Easter goes on
“It is at this time of year,” the remark came, “when one is a bit fed up with Easter Hymns. There are no good ones left and it is too early for May hymns to Our Lady.” Whilst clergy can find the oddest things to complain about, there is both something with which to have sympathy in this view and also something to rebel against. As we head into the last week before the Ascension we can marvel that Easter still goes on, whether we have sung all the good hymns or not. But that is rather the point: Easter does go on and on and it is something about which we do not give enough thought.
At the moment of the incarnation, our Lord took our human nature to himself but also shared his divine nature with us. And as he went through his life experiencing all that it is to be human, he shared with us his divinity. Just as death is an ever present reality in everyone’s lives, every day, so too the resurrection is an ever present reality in the lives of believers. If the human experience is coloured by the presence of death, that colour is changed by the fact that the life of the Risen Christ colours it too.
Caryll Houselander once reflected on this presence. She wrote:
All day long, all over the world there is resurrection. A puny infant is baptized; Christ lives again, strong in his new life.

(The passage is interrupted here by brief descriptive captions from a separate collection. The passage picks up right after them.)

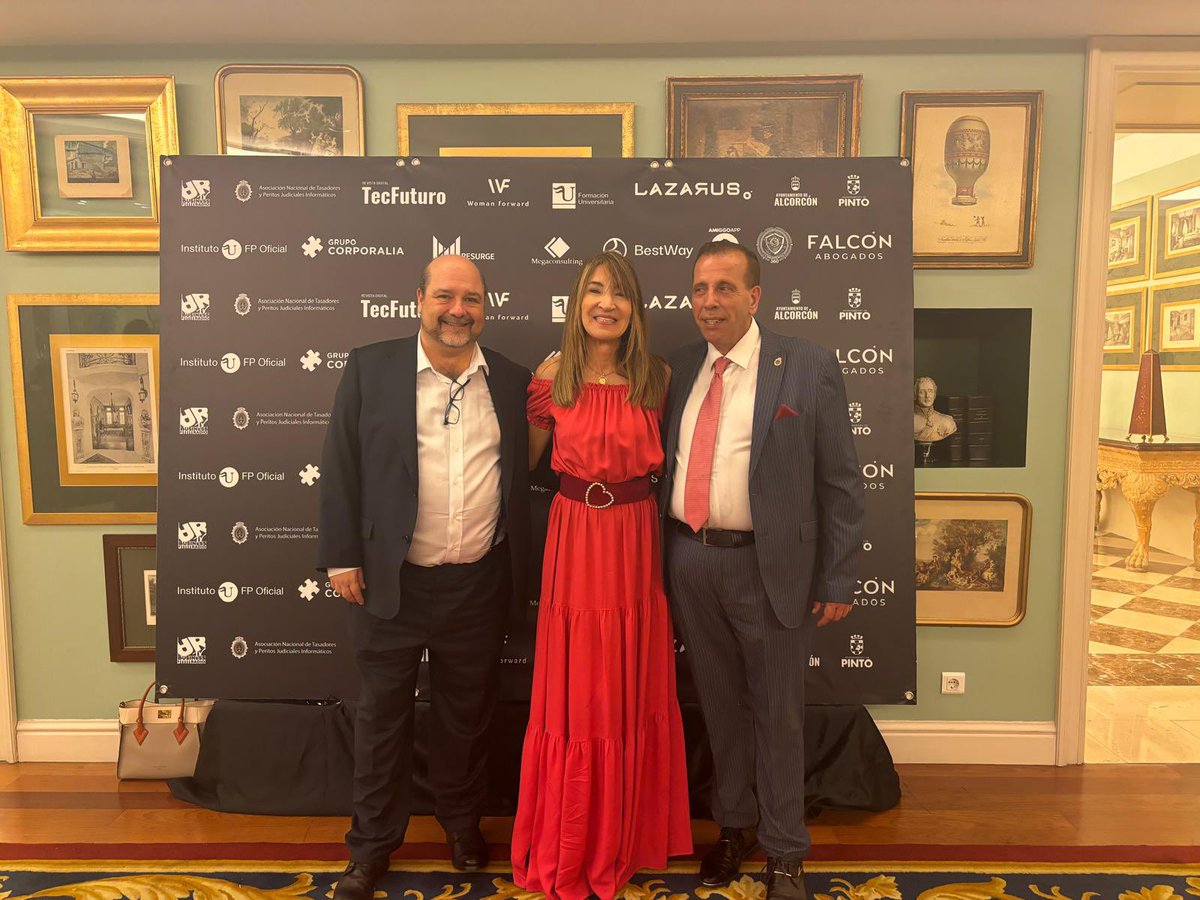 Madrid Network (@madridnetwork) on Twitter photo Nuestra directora de RR.II. <a href="/gemasanzs/">Gema Sanz Sanz</a> tuvo el honor de participar como jurado en la Gala de los ARE Business Awards 2025. @arebusinessradio Enhorabuena a los galardonados y a la organización @RobertoRodriguezManzaneque por una impecable celebración de la innovación, el liderazgo Nuestra directora de RR.II. <a href="/gemasanzs/">Gema Sanz Sanz</a> tuvo el honor de participar como jurado en la Gala de los ARE Business Awards 2025. @arebusinessradio Enhorabuena a los galardonados y a la organización @RobertoRodriguezManzaneque por una impecable celebración de la innovación, el liderazgo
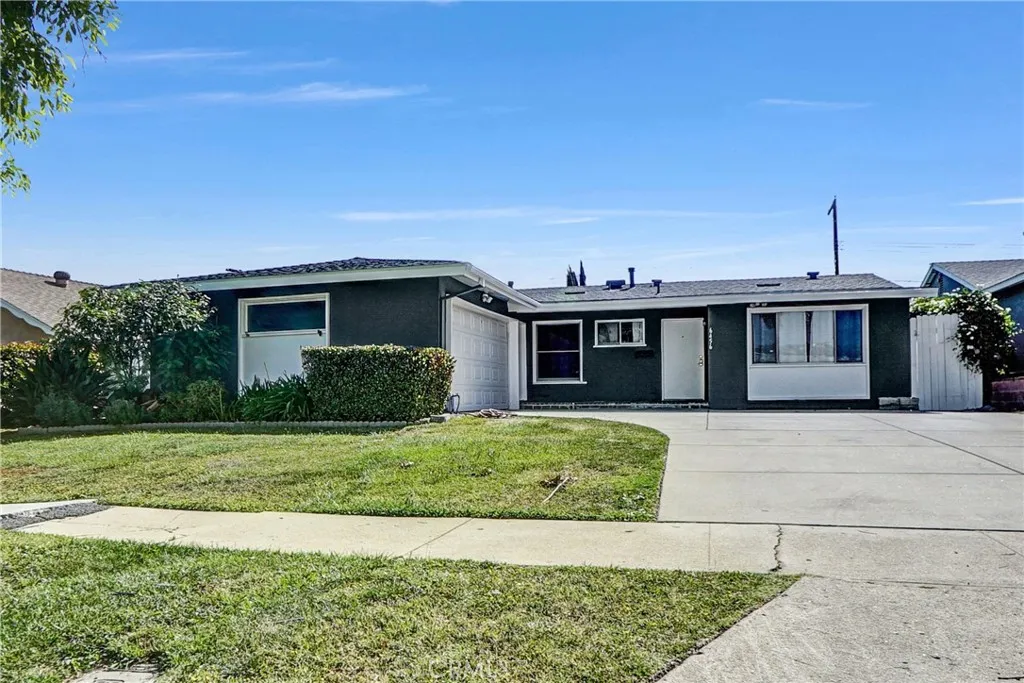 West Hills, CA 91307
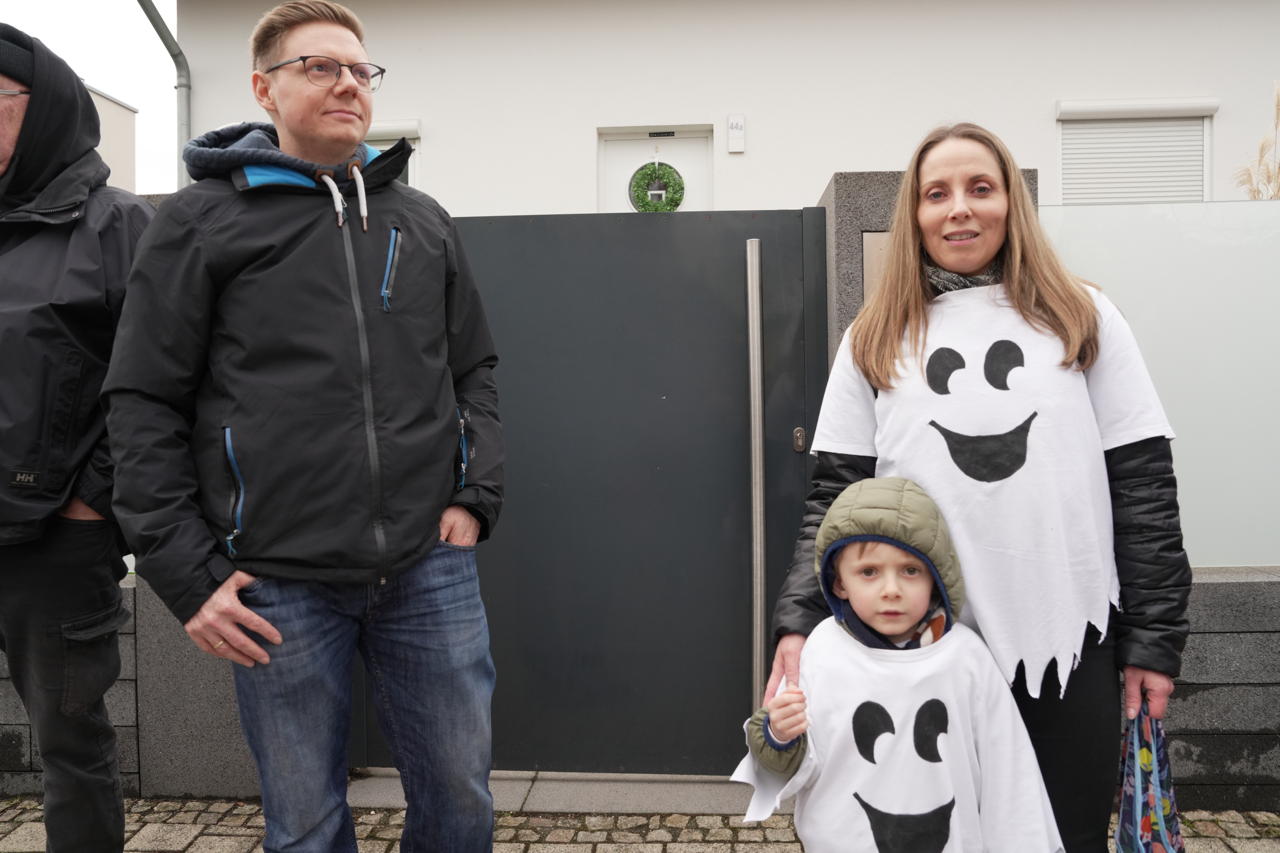 Bilder und Stimmungen vom Faschingsumzug und den Närrinen und Narrhalesen aus dem Stadtteil Walldorf. Der Karneval wird häufig als die fünfte Jahreszeit bezeichnet. Es handelt sich beim Karneval um die Zeit, vor der Fastenzeit. Das Datum des Karnevals ist abhängig vom Datum des christlichen Osterfestes und dem Frühlingsvollmond.    Fotografiert © Heinz Brennecker Fastnachtsumzug närischer Lindwurm kleine und große Narren am Rathaus im Stadtteil Walldorf 2024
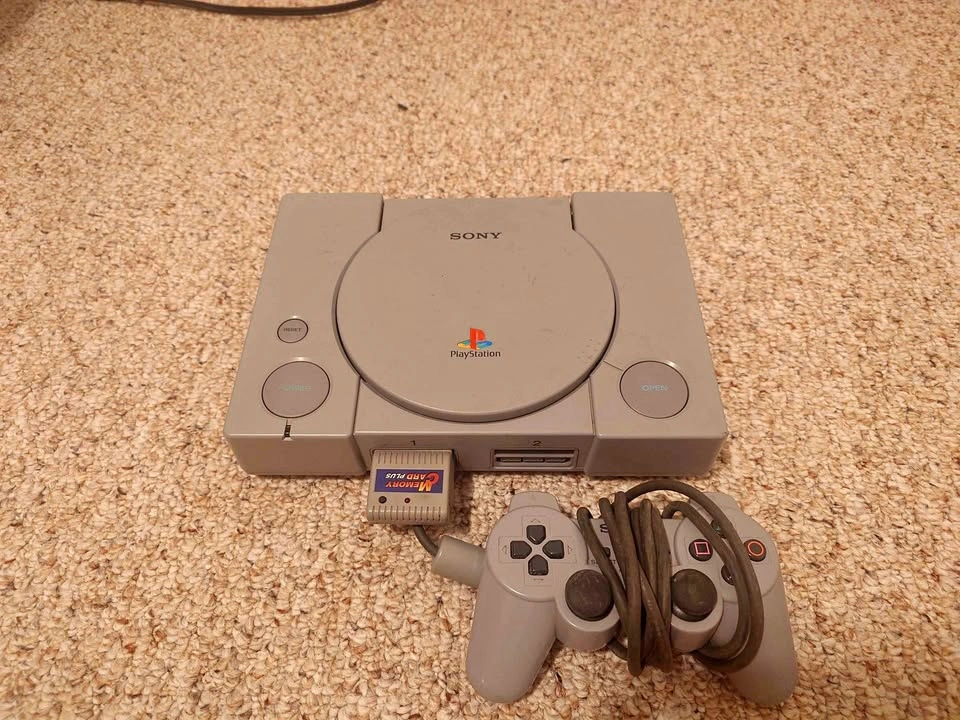 Playstation 1 + Controller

A convert is received into the Church, a little appalled and disappointed by the sense of emptiness in his own soul, after the long tension of his conversion; Christ comes back to the world. A boy murmurs the monotonous story of his sins in the cramped confession box, the words of absolution are spoken; Christ lives again in the heart of mankind. A forgotten old woman dies in the workhouse. To those who close the eyes and cover the quiet face nothing extraordinary has happened; in the eyes of the Eternal Father, Christ has risen again from the dead. Every day thousands of people receive Holy Communion. Christ who has been sacrificed on the altar is laid in the tomb of their hearts. There is no place he will not come: prisons, hospitals, schools, camps, ships at sea, cathedrals, little tin churches; he comes to them all. He comes into the houses of the sick and the dying, regardless of whether they are mansions or slums.
When we receive the sacraments, we too must be conscious that Christ is ever rising in our hearts. We are joined on to him, and so those moments of grace, of renewal and of devotion are participations in his resurrection. We have to make sure we look for them and keep them. Easter characterises and defines the life of our soul as much as anything else. If we only kept that in mind more we could still be found singing, “Christ the Lord is risen today” with as much freshness and gusto in July as on Easter morning, because the truth is that it is always Easter morning somewhere.
So the Ascension is not the end, because there is no end. We are in Easter now, and we always will be. And we must thank God for that.